Razorblade Tears

Add one part 70s revenger thriller with two parts 80s buddy cop actioneer. Wet it all down with the in-your-face turmoil of the 2020s. Shake that bad boy all up to get Razorblade Tears, a drink saltier than a margarita on Cabo and more masculine than ice cold PBR on draft.

Razorblade Tears is more than a hard-boiled follow up to S.A. Cosby’s celebrated Blacktop Wasteland. This is Cosby’s declaration. A statement that the racial divide in America is as wide as ever and a plea for this gap to close before everyone is swallowed within. Cosby gets intimate in showing a hurt world through Black eyes while trying to understand what is possible through white. Screaming that life is rough. Believing love can be stronger than all colors. And he does it through the tears, the fists, the rage, and strong backs of Ike and Buddy Lee – stubborn ex-cons who share the bond of fatherhood.

Title: Razorblade Tears (2021)   
Author: S.A. Cosby   
Publisher: Flatiron Books  
Book jacket: A Black father. A white father. Two murdered sons. A quest for vengeance. 
Joe Says:  Razorblade Tears is hotter than Frank's Buffalo Wing Sauce and cooler than PBR on draft. This is my top read for 2021. And should be your's. 
Razorblade Tears book review

Ike “Riot” Randolph. One-time Black God enforcer. Now married and a successful small-business owner. Buddy Lee Jenkins. A redneck slacker whose life has been divided by the gray of prison and the silver of his single-wide. When their sons are brutally murdered, Ike and Buddy Lee decide to make amends. You see, each son was loved. But each son was also rejected.

You ready for the kicker? Cause here it comes.

Ike’s son, Isiah? Buddy Lee’s Derek? They were married to each other. In doing so became the shame of their fathers. For Ike and Buddy Lee, theirs is a world where Black is black and White is white. Nothing else matters. Right? They don’t understand the pride of the modern world where love has no gender. What they do know is how to fight.

When the police investigation stalls, Ike and Buddy Lee decide to go all Southern Noir and they fight.

They also learn as their quest of justice, or at least revenge, leads to truth. Truth that their love for their sons should not dictate who they slept with. Ike comes to understand there is a lot of gray between those tonal extremes. Buddy Lee realizes that Ike’s plight, a Black ex-con living in the South, comes with neon badges of danger that is as foreign to his white prejudiced upbringing as a that of a college education.
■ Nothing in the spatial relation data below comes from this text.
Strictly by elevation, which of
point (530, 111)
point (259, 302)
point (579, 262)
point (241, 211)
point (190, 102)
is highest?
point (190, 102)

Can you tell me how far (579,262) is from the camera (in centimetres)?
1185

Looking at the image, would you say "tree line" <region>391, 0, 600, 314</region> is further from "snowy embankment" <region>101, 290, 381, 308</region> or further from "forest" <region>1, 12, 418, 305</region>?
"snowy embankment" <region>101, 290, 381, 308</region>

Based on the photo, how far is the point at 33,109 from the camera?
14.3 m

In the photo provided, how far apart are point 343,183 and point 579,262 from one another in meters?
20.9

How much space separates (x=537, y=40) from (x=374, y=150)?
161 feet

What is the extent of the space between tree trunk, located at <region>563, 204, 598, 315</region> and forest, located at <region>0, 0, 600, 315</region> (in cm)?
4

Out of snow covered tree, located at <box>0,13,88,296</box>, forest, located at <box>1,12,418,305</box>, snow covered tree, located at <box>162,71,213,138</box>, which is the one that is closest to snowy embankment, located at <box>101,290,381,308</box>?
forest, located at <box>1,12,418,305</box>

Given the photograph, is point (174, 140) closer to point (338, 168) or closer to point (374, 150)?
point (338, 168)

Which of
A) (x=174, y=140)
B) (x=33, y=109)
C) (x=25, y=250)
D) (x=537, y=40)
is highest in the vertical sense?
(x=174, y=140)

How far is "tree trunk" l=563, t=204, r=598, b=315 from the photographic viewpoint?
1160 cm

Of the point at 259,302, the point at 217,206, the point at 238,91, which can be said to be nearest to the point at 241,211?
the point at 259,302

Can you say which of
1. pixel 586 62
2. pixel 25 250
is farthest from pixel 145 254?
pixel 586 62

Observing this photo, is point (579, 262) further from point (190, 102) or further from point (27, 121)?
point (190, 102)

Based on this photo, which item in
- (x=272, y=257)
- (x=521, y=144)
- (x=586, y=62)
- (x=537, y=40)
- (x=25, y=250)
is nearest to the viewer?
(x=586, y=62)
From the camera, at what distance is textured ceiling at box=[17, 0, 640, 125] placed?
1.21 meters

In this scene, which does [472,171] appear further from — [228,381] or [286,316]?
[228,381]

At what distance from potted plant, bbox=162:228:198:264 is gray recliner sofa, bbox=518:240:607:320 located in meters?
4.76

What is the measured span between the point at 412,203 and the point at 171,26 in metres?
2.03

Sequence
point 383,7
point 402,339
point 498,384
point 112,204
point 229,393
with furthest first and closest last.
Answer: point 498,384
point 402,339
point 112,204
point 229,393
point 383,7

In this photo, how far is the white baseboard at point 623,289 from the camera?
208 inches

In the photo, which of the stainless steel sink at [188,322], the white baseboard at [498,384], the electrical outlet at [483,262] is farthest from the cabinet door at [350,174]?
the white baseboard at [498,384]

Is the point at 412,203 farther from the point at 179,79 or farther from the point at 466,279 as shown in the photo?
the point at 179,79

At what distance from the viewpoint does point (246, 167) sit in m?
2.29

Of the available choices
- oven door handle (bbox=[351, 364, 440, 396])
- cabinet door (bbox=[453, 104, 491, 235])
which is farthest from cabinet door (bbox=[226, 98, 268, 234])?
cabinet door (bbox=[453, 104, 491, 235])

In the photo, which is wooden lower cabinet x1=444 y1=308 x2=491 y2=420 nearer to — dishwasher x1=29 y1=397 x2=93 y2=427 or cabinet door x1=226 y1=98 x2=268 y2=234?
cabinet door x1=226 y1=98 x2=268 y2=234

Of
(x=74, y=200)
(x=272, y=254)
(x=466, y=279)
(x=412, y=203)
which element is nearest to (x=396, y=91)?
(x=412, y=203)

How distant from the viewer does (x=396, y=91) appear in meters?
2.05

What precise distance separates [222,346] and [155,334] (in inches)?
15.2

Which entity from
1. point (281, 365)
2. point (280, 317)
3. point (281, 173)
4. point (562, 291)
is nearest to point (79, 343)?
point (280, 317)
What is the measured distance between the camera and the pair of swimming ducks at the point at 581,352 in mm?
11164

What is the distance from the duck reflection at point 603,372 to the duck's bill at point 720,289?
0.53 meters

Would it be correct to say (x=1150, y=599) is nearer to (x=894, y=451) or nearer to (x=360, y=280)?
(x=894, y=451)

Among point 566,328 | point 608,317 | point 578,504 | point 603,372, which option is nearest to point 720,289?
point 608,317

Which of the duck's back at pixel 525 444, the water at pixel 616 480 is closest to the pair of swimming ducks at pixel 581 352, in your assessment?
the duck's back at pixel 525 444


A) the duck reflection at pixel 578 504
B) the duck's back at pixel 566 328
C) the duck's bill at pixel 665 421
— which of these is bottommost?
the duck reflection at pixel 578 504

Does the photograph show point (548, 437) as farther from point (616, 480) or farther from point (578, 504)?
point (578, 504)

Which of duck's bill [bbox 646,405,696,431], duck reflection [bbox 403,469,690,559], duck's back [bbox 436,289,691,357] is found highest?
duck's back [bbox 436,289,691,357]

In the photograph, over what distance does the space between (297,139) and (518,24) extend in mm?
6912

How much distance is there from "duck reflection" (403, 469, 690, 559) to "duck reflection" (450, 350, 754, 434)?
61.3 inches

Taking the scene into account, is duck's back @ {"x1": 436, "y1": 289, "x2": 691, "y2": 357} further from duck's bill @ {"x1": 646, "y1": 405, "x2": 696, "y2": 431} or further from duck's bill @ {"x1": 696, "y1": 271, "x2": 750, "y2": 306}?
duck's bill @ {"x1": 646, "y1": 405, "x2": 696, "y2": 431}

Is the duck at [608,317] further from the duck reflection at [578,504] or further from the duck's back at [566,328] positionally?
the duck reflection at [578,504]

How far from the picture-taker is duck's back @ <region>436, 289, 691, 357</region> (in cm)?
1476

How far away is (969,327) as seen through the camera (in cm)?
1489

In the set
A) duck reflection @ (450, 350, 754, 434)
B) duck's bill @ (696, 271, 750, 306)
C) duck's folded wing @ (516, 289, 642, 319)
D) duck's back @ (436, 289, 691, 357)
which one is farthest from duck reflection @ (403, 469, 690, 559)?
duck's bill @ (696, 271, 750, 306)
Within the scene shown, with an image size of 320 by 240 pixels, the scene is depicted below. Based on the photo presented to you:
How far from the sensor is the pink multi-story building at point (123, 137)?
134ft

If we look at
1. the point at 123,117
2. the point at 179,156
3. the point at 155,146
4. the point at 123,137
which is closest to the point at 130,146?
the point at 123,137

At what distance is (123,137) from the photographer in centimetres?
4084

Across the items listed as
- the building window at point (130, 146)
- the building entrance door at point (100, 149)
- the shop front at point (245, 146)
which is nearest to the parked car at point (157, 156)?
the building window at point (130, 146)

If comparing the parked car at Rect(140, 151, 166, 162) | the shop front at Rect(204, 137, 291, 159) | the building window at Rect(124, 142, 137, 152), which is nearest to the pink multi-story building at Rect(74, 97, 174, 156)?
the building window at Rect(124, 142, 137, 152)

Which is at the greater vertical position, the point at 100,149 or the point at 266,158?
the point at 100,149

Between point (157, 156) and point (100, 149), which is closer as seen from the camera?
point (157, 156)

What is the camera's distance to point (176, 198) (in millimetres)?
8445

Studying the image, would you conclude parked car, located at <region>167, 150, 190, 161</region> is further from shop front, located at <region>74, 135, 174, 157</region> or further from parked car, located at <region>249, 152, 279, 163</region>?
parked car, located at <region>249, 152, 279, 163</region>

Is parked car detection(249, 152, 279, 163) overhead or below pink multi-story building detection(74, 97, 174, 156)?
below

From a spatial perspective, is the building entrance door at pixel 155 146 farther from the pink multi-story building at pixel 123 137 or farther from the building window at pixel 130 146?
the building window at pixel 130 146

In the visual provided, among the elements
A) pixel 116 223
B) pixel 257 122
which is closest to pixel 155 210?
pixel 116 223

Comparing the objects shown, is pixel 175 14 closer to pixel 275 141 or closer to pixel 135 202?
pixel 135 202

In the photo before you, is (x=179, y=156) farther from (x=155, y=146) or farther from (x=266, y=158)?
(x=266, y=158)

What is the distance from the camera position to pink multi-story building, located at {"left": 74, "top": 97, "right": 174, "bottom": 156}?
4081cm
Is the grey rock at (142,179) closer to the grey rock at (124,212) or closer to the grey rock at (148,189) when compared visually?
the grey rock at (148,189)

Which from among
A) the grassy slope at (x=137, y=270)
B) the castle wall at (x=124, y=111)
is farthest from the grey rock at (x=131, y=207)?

And, naturally, they discover the real reason for the murder of their sons.

S.A.Cosby
S.A. Cosby

Ike’s dialogue tends to get repetitive yet it is Cosby who evidently wants such sentiments accepted. Exaltations that Black Lives Matter are continuously voiced yet unless watered those airings will become as parched as the restless desert. Cosby plays gardener to those seeds and masterfully wraps that thesis in gleaming chrome, ebony knuckles, and tears so sharp they’ll cut ya.

Cosby writes with a pulpy style relishing the contemporary while honoring the genre. The hard edges of Chandler and Cain are chased down with Lehane’s refinement while everything is smoothed over with some Mosley style. And any of the action that might have taken a backseat in Blacktop Wasteland is now behind the driver’s seat with the windshield shattered and the tachometer redder than Frank’s hot sauce.

As with Bug Montage in Blacktop Wasteland, Ike and Buddy Lee strive to be better men. To make amends for the future. To settle up with their karma of the past. Cosby’s heart bleeds on the page and every drop deserves to be caught. For out of that blood comes change and something even fiercer – redemption.


Let’s hear it for Flatiron Books who sent me the free preview. And believe it, I will be purchasing additional copies for gifts.